Когда немного подрос, бабка левая в псковской деревне обнаружилась, седьмая вода на киселе. Он у нее повытаскал, чего мог, а затем в монастыре по соседству притулился. Там кормили. Опять же всегда можно чего-нибудь намутить. Бабка – слабый ресурс. С нее много не вымутишь.
Через три дня после моего звонка домой Шнырик вынырнул с новой схемой. Их у него, похоже, было немерено.
– Братан, ты же по музыке тащишь? Помощь нужна старому человеку.
Я продолжал копать, но Шнырик не уходил.
– Ну помоги, трудно, что ли? А я тебе с канавой – того… Денек-другой тоже поковыряюсь.
Рукав, который я копал, чтобы отвести воду из переполненной ямы, у двоих отнял бы времени, конечно, меньше, чем у одного.
Я выпрямился и оперся на черенок лопаты.
– Концерт кому-то решил устроить?
– Да какой там концерт, – заспешил Шнырик. – У бабули моей на днях пацанва аккордеон поломала. Починить надо. Он ведь хороших денег, наверно, стоит. Наладим, загоним кому-нибудь – бабуля полгода спокойно жить будет. А то и год. Ей надо-то – кроху. Благое дело, братан, божеское.
Он ткнул пальцем в небо, будто призывая в свидетели Того, Кто посылает бедным старушкам дорогие аккордеоны.
– А девушка Юля из Москвы случайно не у твоей бабули остановилась?
– Брата-а-ан… – Шнырик от удовольствия расплылся как блин на сковороде. – Это отдельная песня. Она же тут полный кирдык устроила своему папаше, когда малого отпевали. Не поеду, орет, хоть убей. Ну, я тут такой нарисовался – с понтом знаю одно местечко, где можно на время поселиться, старушка тихая, чистая, домик уютный. И ты знаешь, чего? Этот лошара московский мне с ходу две сотни грина отвалил. Прикинь?!
Шнырик в полном восторге от своих деловых способностей хлопнул в корявые ладоши и потер ими друг о дружку, словно втирал в кожу долгожданный успех.
Я посмотрел на него секунду-другую, а потом стал снова копать.

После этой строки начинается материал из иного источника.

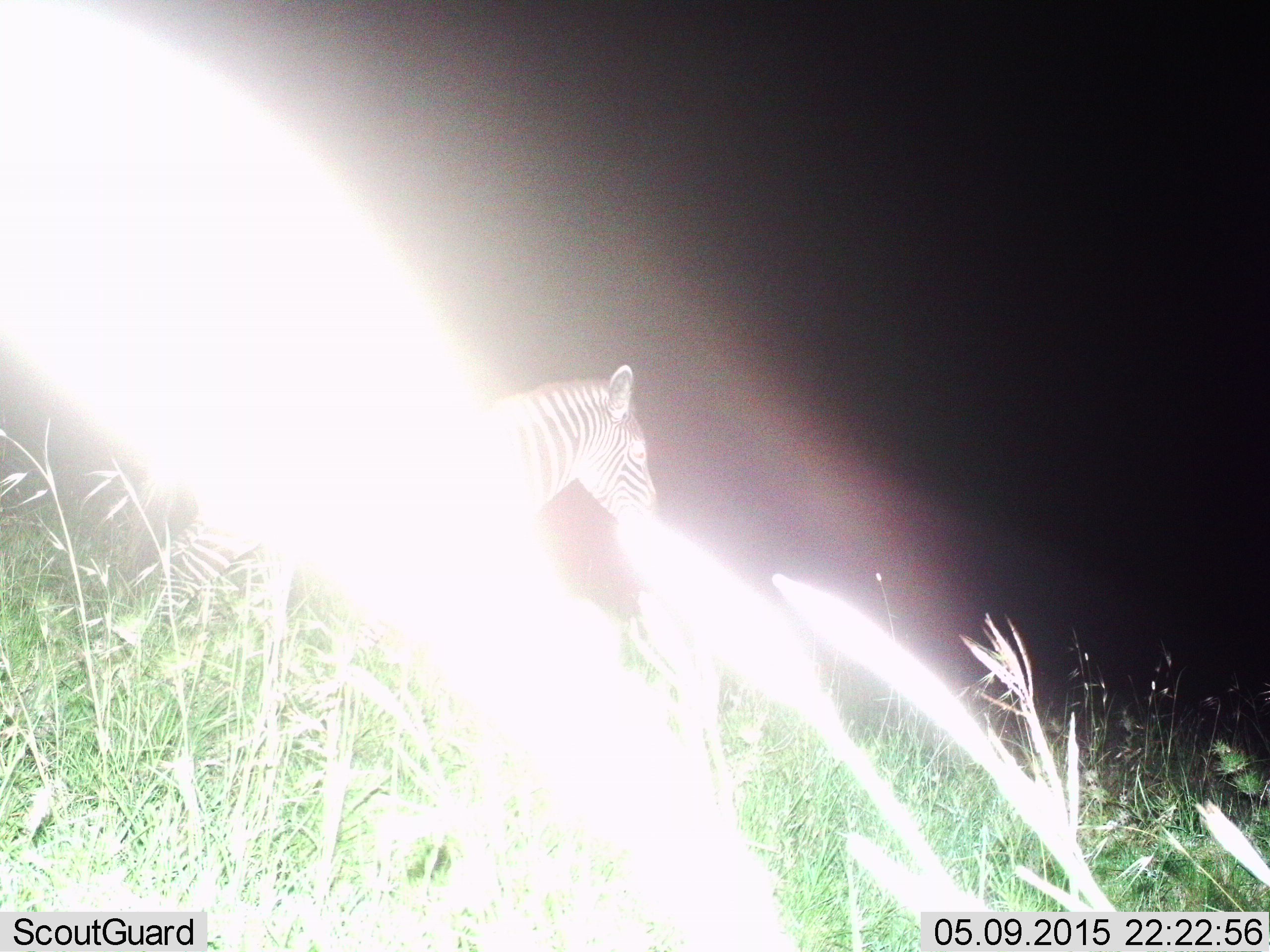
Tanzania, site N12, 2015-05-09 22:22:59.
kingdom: Animalia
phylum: Chordata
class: Mammalia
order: Perissodactyla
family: Equidae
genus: Equus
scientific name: Equus quagga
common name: plains zebra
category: zebra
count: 1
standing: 70%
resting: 0%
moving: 30%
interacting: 0%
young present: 0%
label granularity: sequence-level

– Эй, ты чего? – опешил Шнырик. – Бросай свою шухлю. Бабуле надо помочь.
– Без меня, – сказал я.
– Да я поделюсь с ней! Я из тех двухсот баксов целую половину ей отдал.
Я продолжал копать.
– Ну, ладно, отдам! Блин, ну куда ей сто баксов?!
– Пошел в жопу.
– В монастыре нельзя так выражаться.
– Тогда иди куда хочешь.
Он присел на корточки, чтобы заглядывать мне в лицо.
– Братан, я все деньги за этот баян ей отдам. Мамой клянусь.

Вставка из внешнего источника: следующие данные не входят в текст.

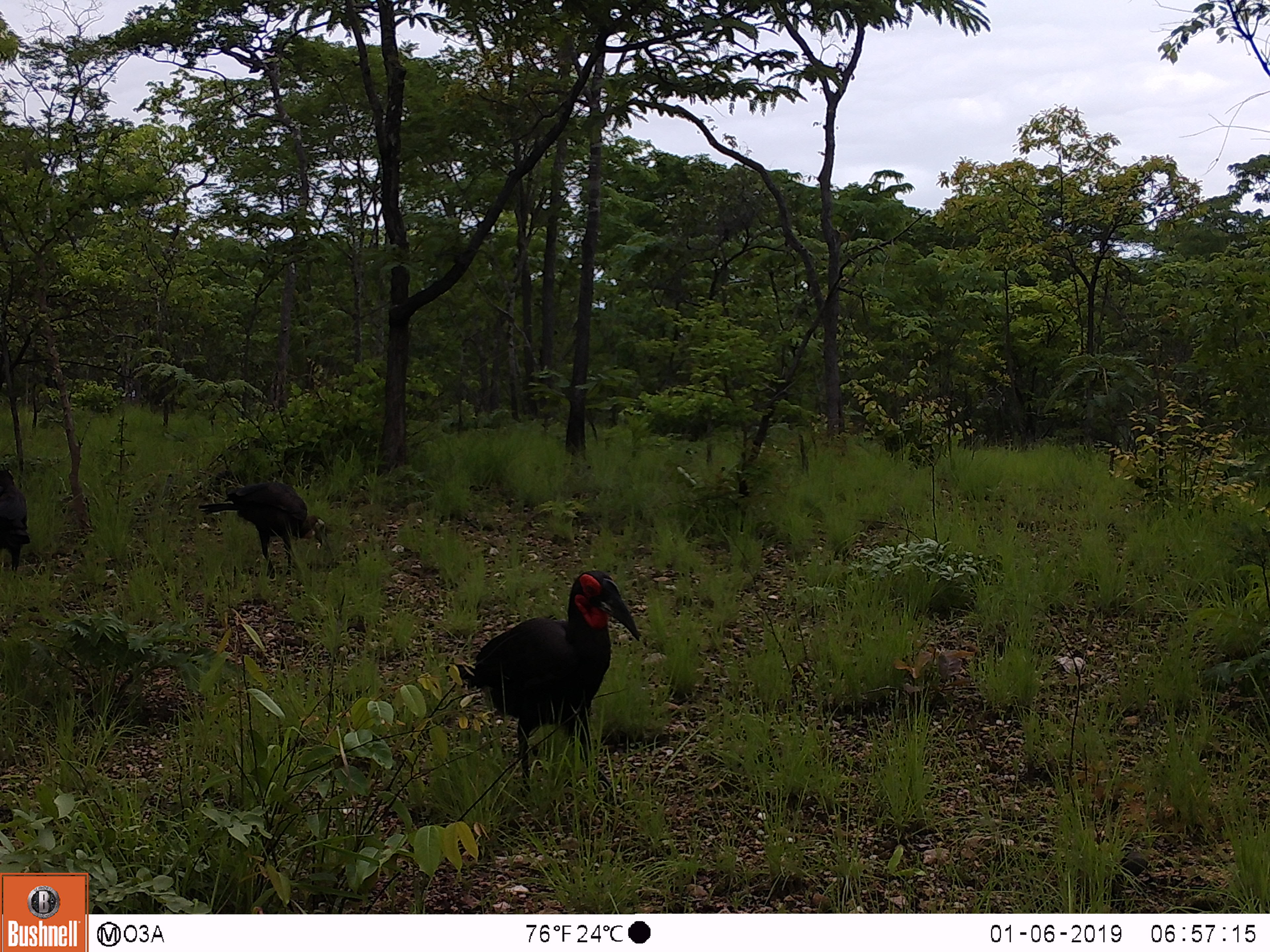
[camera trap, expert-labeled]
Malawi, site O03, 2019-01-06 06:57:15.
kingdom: Animalia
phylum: Chordata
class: Aves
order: Bucerotiformes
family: Bucorvidae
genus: Bucorvus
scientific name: Bucorvus leadbeateri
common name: southern ground hornbill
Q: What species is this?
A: Southern ground hornbill (Bucorvus leadbeateri).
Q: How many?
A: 3.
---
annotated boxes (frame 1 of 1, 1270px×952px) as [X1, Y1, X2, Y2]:
southern ground hornbill: [452, 554, 648, 794]; [185, 473, 335, 574]; [1, 460, 39, 577]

– Это не баян, – выдохнул я. – Это аккордеон. А мамы у тебя нет.
Он скуксился:
– Слушай, ну ты чего такой неконструктивный. Вас чо, в дурке не учили сдерживать агрессию?
– Слышь, – я выпрямился и перехватил лопату по-другому. – Может, тебя переебать слегка? Чтоб ты успокоился.
Он вскочил на ноги и на всякий случай отбежал подальше.
– Я отцу Михаилу пожалуюсь, что ты в обители материшься! И что старым людям не помогаешь. Он тебя выгонит.
Я несколько раз ткнул лопатой в землю. Лезвие упиралось в какие-то толстые корни, хотя больших деревьев поблизости не было.
– Пока Юля там, я туда не пойду.
Шнырик на секунду задумался и потом просветлел.
– Так нет ее. Уехала. Позавчера еще вещи собрала и на автобусе укатила. То ли в Псков, то ли сразу в Питер.
Я изо всех сил пытался перерубить лопатой корни деревьев, которые здесь уже давно не росли, и думал о том, как сильно обидел человека.
– Вот сюда проходи, – бормотал у меня за спиной Шнырик. – На ведра не обращай внимания. Просто перешагни. Голову осторожней! Корыто висит.
Мы с ним толкались в темных сенях и все никак не могли нащупать дверную ручку. Из дома доносились протяжные жалобные звуки, как будто там кто-то мучал козу.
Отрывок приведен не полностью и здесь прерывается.